--- a/ninems/ninems.tex Mon Jul 08 11:10:32 2019 +0100
+++ b/ninems/ninems.tex Mon Jul 08 21:21:54 2019 +0100
@@ -552,7 +552,8 @@
$v_i$ for $r_i = r_a \cdot r_b$ should be $\Seq\,(\inj\,r_a\,c\,v_a)\,v_b$.
Other clauses can be understood in a similar way.
-The following example gives a \comment{Other word: insight?}taste of $\textit{inj}$'s effect
+%\comment{Other word: insight?}
+The following example gives an insight of $\textit{inj}$'s effect
and how Sulzmann and Lu's algorithm works as a whole.
Suppose we have a
regular expression $((((a+b)+ab)+c)+abc)^*$, and want to match it against
@@ -674,7 +675,7 @@
when finished with derivatives and call $mkeps$ for deciding which
branch is POSIX, we can generate the parse tree in one pass, instead of
doing the rest $n$ injections. This leads to Sulzmann and Lu's novel
-idea of using bit-codes in derivatives.
+idea of using bitcodes in derivatives.
In the next section, we shall focus on the bit-coded algorithm and the
process of simplification of regular expressions. This is needed in
@@ -712,11 +713,7 @@
affect the answer for whether a regular expression matches a string or
not, but fortunately also do not affect the POSIX strategy of how
regular expressions match strings---although the latter is much harder
-to establish. \comment{Does not make sense.} The argument for
-complicating the data structures from basic regular expressions to those
-with bitcodes is that we can introduce simplification without making the
-algorithm crash or overly complex to reason about. The latter is crucial
-for a correctness proof. Some initial results in this regard have been
+to establish. Some initial results in this regard have been
obtained in \cite{AusafDyckhoffUrban2016}.

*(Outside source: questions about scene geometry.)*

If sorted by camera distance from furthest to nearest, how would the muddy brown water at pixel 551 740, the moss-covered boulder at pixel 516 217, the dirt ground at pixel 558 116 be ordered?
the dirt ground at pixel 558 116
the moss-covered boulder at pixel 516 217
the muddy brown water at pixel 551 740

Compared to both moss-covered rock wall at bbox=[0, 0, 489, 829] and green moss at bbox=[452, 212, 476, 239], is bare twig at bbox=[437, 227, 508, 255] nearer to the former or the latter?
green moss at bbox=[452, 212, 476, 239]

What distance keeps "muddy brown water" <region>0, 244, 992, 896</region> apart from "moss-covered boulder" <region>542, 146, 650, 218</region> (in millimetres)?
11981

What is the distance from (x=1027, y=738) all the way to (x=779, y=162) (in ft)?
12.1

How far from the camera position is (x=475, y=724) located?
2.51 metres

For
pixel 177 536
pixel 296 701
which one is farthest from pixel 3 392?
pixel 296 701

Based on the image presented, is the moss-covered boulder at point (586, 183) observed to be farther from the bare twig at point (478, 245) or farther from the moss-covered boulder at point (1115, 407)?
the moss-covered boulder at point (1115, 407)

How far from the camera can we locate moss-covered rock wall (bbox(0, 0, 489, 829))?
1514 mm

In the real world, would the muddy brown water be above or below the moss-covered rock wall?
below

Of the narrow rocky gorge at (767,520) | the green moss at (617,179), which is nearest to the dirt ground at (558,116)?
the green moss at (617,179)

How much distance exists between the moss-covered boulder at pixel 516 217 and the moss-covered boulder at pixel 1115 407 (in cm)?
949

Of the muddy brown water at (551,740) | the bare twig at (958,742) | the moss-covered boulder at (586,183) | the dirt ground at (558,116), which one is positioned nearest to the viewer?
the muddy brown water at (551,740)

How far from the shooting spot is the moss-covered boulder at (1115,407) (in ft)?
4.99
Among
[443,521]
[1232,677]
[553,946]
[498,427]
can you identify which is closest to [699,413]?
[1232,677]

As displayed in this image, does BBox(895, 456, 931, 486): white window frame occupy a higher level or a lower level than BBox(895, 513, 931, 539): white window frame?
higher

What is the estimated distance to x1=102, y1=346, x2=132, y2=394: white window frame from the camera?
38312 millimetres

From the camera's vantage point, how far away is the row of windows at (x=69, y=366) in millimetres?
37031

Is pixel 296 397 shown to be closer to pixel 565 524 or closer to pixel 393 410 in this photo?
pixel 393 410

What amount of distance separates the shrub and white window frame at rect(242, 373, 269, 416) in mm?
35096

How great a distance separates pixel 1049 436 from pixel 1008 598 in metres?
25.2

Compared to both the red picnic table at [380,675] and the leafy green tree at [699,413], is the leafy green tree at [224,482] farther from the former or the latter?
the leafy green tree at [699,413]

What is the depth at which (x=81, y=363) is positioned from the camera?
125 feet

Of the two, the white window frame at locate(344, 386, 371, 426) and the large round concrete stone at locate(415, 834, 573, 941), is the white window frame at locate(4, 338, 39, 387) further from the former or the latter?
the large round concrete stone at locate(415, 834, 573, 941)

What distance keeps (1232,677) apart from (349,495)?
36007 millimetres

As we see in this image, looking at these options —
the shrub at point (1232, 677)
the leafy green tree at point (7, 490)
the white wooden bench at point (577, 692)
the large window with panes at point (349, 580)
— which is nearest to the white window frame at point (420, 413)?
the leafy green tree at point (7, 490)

Unfortunately, the simplification rules outlined above are not
@@ -745,28 +742,41 @@
A partial derivative of a regular expression $r$ is essentially a set of
regular expressions that are either $r$'s children expressions or a
concatenation of them. Antimirov has proved a tight bound of the size of
-partial derivatives. \comment{That looks too preliminary to me.} Roughly
-speaking the size will not exceed the fourth power of the number of
-nodes in that regular expression. \comment{Improve: which
-simplifications?}Interestingly, we observed from experiment that after
-the simplification step, our regular expression has the same size or is
-smaller than the partial derivatives. This allows us to prove a tight
-bound on the size of regular expression during the running time of the
-algorithm if we can establish the connection between our simplification
-rules and partial derivatives.
+partial derivatives. Roughly
+speaking the size will not exceed $t^2$, t is the number of characters
+appearing in that regular expression. If we want the size of derivatives
+to stay below this bound, we would need more aggressive simplifications
+such as opening up alternatives to achieve the maximum level of duplicates
+cancellation.
+For example, the parentheses in $(a+b) \cdot c + bc$ can be opened up to
+get $a\cdot c +b \cdot c
++ b \cdot c$, and then simplified to $a \cdot c+b \cdot c$. Another example is from
+$(a^*+a) + (a^*+ 1) + (a +1)$ to $a^*+a+1$.
+Adding these more aggressive simplification rules
+ helped us to achieve the same size bound as that of the partial derivatives.
+To introduce these "spilling out alternatives" simplifications
+ and make the correctness proof easier,
+we used bitcodes.
+
+%This allows us to prove a tight
+%bound on the size of regular expression during the running time of the
+%algorithm if we can establish the connection between our simplification
+%rules and partial derivatives.
%We believe, and have generated test
%data, that a similar bound can be obtained for the derivatives in
%Sulzmann and Lu's algorithm. Let us give some details about this next.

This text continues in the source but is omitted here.